• [YOUR TASKS]:
(a) In the tensor product passage, what are elements of the form F(v_1, …, v_p) called?
(b) Please reproduce the stretch of the tensor product passage from "Let $V_1,\dots, V_p$" through "called decomposable tensors.".
(c) According to the remark in the tensor product passage, why do decomposable tensors in T_q^p(V) act on p elements of V* together with q elements of V?

• [PROVIDED TEXT]:
Note. All vector spaces are of finite dimension. The question concerns the coherence between the tensor product of vector spaces and the tensor product between vectors. But first let's introduce some definitions.
Let $V_1,\dots, V_p$ be vector spaces over a field $\mathbb{K}$. For us $$V_1\otimes\cdots\otimes V_p=\text{Multilinear}(V_1^{*},\dots ,V_p^{*};\mathbb{K}),$$ that is the set of the $p-$ linear application from $V_1^{*}\times\cdots\times V_p^{*}$ in $\mathbb{K}$.
Consider the $p-$linear application $$F\colon V_1\times \cdots \times V_p \to V_1\otimes\cdots\otimes V_p$$ defined as $$F(v_1,\dots, v_p)(\varphi^1,\dots, \varphi^p)=\varphi^1(v_1)\cdots\varphi^p(v_p),$$ for all $v_1\in V_1,\dots, v_p\in V_p$ and $\varphi^1\in V_1^{*},\dots, \varphi^p\in V_p^{*}$.
The elements of $V_1\otimes\cdots\otimes V_p$ are called tensors, while the elements of the type $F(v_1,\dots, v_p)$ are called decomposable tensors.
Let $V$ be a vector space over a field $\mathbb{K}$. We can consider the following vectorial space $$T_0^0(V)=T_0(V)=T^0(V)=\mathbb{K};$$ $$T^1(V)=T_0^1(V)=V;$$ $$T_1(V)=T_1^0(V)=V^*;$$ $$T^p(V)=T_0^p(V)=V\otimes\cdots\otimes V\quad\text{(p factors)}$$ $$T_q(V)=T_q^0(V)=V^*\otimes\cdots\otimes V^*\quad\text{(q factors)}$$ $$T_q^p(V)=T^p(V)\otimes T_q(V)$$ $$T(V)=\bigoplus_{p,q\ge 0}T_p^q(V)$$
If $\{v_1,\dots, v_n\}$ is a basis of $V$ and $\{v^1,\dots. v^n\}$ the dual basis of $V^*$. Then the basis of $T_p^q(V)$ is $$v_I=v_{i_1}\otimes\cdots\otimes v_{i_p}\otimes v^{i_{p+1}}\otimes\cdots\otimes v^{i_{p+q}}.$$
Remark Since $T_q^p(V)$ is the set of the $(p+q)-$ linear applications from $(V^*)^p\times V^q$ to $\mathbb{K}$, the action of the decomposable tensors is given by $$F(u_1,\dots, u_p,\omega^1,\dots, \omega^p)(\eta^1,\dots, \eta^p, v_1,\dots, v_q)=\eta^1(u_1)\cdots\eta^p(u_p)\cdot\omega^1(v_1)\cdots \omega^q(v_q),$$ where $u_1,\dots, u_p, v_1,\dots, v_q\in V$ and $\omega^1,\dots, \omega^q,\eta^1\dots, \eta^p\in V^{*}$.

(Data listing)
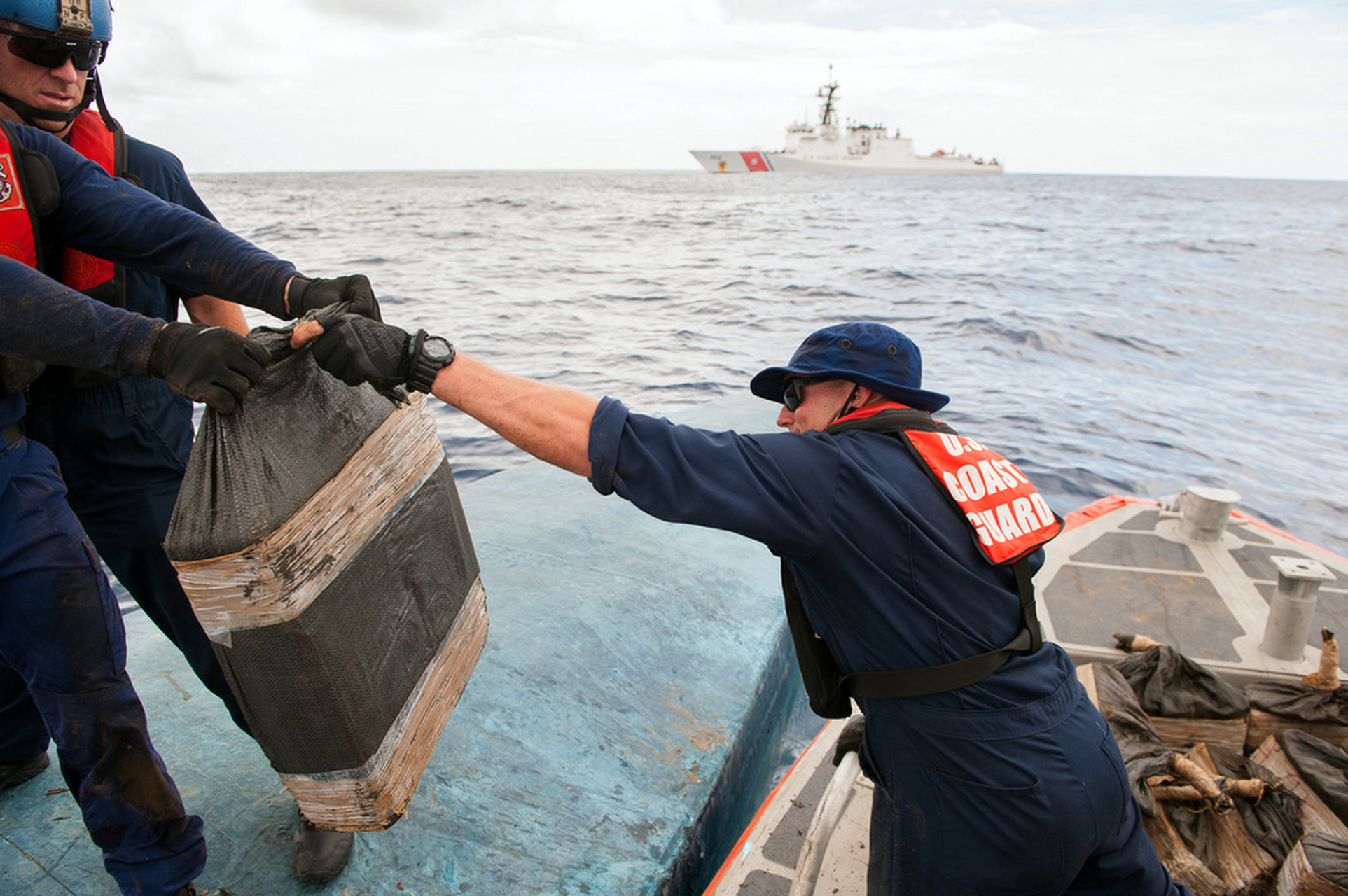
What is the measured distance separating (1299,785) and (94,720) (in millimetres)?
3913

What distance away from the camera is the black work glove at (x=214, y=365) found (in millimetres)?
1464

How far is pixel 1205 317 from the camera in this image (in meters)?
16.4

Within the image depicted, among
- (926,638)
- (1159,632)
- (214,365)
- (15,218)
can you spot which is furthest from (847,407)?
(1159,632)

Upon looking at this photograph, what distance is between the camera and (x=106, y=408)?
204cm

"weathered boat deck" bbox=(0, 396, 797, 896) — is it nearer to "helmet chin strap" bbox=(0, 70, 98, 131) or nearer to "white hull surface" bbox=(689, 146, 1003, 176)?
"helmet chin strap" bbox=(0, 70, 98, 131)

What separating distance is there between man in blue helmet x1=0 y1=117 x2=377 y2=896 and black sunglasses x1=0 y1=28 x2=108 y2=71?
0.80ft

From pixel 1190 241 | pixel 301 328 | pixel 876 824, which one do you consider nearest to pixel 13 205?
pixel 301 328

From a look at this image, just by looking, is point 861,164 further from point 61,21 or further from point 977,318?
point 61,21

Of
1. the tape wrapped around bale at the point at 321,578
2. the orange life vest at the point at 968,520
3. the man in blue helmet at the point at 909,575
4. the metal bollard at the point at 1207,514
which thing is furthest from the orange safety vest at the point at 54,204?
the metal bollard at the point at 1207,514

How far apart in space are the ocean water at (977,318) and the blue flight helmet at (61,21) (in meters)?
5.24

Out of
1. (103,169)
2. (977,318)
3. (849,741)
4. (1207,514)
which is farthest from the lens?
(977,318)

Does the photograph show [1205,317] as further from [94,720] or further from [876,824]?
[94,720]

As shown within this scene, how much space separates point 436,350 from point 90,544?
3.17ft

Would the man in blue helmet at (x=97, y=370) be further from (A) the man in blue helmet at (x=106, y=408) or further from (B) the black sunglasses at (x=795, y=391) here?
(B) the black sunglasses at (x=795, y=391)
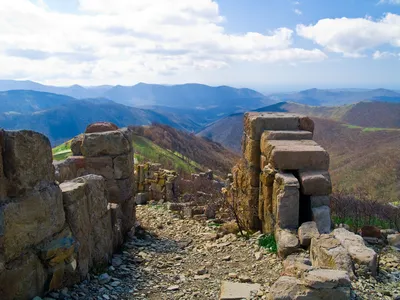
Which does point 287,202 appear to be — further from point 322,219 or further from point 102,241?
point 102,241

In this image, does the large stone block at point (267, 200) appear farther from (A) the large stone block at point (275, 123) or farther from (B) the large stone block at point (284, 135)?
(A) the large stone block at point (275, 123)

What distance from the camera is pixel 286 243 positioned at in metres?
6.80

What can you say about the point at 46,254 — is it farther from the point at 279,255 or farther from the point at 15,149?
the point at 279,255

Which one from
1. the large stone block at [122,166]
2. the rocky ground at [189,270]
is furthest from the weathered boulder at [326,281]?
the large stone block at [122,166]

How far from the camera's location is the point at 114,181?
936 cm

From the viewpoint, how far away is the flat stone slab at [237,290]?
5.38m

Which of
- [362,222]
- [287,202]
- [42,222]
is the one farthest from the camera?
[362,222]

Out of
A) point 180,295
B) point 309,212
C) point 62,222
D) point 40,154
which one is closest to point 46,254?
point 62,222

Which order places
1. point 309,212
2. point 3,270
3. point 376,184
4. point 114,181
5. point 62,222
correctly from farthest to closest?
point 376,184, point 114,181, point 309,212, point 62,222, point 3,270

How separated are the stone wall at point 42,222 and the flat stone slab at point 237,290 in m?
2.16

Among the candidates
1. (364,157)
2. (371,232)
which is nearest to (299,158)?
(371,232)

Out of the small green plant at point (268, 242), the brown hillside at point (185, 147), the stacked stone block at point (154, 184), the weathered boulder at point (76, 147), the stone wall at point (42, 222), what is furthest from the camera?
the brown hillside at point (185, 147)

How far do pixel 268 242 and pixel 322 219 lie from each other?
49.4 inches

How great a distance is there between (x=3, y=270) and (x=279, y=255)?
4.47 m
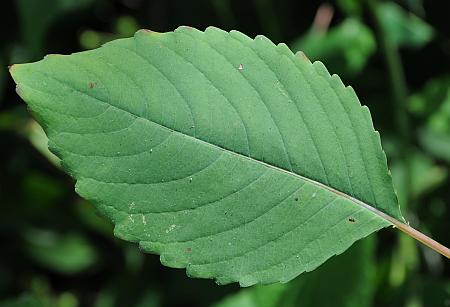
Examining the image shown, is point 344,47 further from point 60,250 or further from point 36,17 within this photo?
point 60,250

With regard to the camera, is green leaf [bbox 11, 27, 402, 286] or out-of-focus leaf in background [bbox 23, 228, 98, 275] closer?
green leaf [bbox 11, 27, 402, 286]

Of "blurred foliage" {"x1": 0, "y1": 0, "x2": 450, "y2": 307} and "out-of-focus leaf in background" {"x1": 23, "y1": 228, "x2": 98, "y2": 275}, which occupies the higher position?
"blurred foliage" {"x1": 0, "y1": 0, "x2": 450, "y2": 307}

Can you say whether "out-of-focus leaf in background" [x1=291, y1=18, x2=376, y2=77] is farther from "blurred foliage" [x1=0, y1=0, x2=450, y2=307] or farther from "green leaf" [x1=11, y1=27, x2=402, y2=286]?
"green leaf" [x1=11, y1=27, x2=402, y2=286]

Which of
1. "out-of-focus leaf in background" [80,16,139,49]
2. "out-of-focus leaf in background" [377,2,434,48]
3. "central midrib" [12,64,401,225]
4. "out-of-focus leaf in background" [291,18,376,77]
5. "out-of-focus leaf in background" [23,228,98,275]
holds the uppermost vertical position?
"central midrib" [12,64,401,225]

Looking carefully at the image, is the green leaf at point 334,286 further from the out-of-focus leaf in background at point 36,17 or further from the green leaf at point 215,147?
the out-of-focus leaf in background at point 36,17

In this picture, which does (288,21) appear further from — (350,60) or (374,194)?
(374,194)

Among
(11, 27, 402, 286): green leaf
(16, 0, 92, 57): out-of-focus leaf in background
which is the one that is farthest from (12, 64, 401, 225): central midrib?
(16, 0, 92, 57): out-of-focus leaf in background

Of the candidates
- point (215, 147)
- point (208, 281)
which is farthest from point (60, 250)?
point (215, 147)

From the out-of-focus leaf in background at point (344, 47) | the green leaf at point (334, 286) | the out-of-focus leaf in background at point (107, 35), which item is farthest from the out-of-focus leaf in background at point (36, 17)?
the green leaf at point (334, 286)
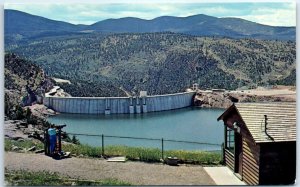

• [SOLUTIONS BELOW]:
(a) Decomposable tensors.

(b)
Let $V_1,\dots, V_p$ be vector spaces over a field $\mathbb{K}$. For us $$V_1\otimes\cdots\otimes V_p=\text{Multilinear}(V_1^{*},\dots ,V_p^{*};\mathbb{K}),$$ that is the set of the $p-$ linear application from $V_1^{*}\times\cdots\times V_p^{*}$ in $\mathbb{K}$.
Consider the $p-$linear application $$F\colon V_1\times \cdots \times V_p \to V_1\otimes\cdots\otimes V_p$$ defined as $$F(v_1,\dots, v_p)(\varphi^1,\dots, \varphi^p)=\varphi^1(v_1)\cdots\varphi^p(v_p),$$ for all $v_1\in V_1,\dots, v_p\in V_p$ and $\varphi^1\in V_1^{*},\dots, \varphi^p\in V_p^{*}$.
The elements of $V_1\otimes\cdots\otimes V_p$ are called tensors, while the elements of the type $F(v_1,\dots, v_p)$ are called decomposable tensors.

(c) T_q^p(V) is the set of the (p+q)-linear applications from (V*)^p × V^q to K. Its elements, decomposable tensors included, therefore take p elements of V* and q elements of V as arguments.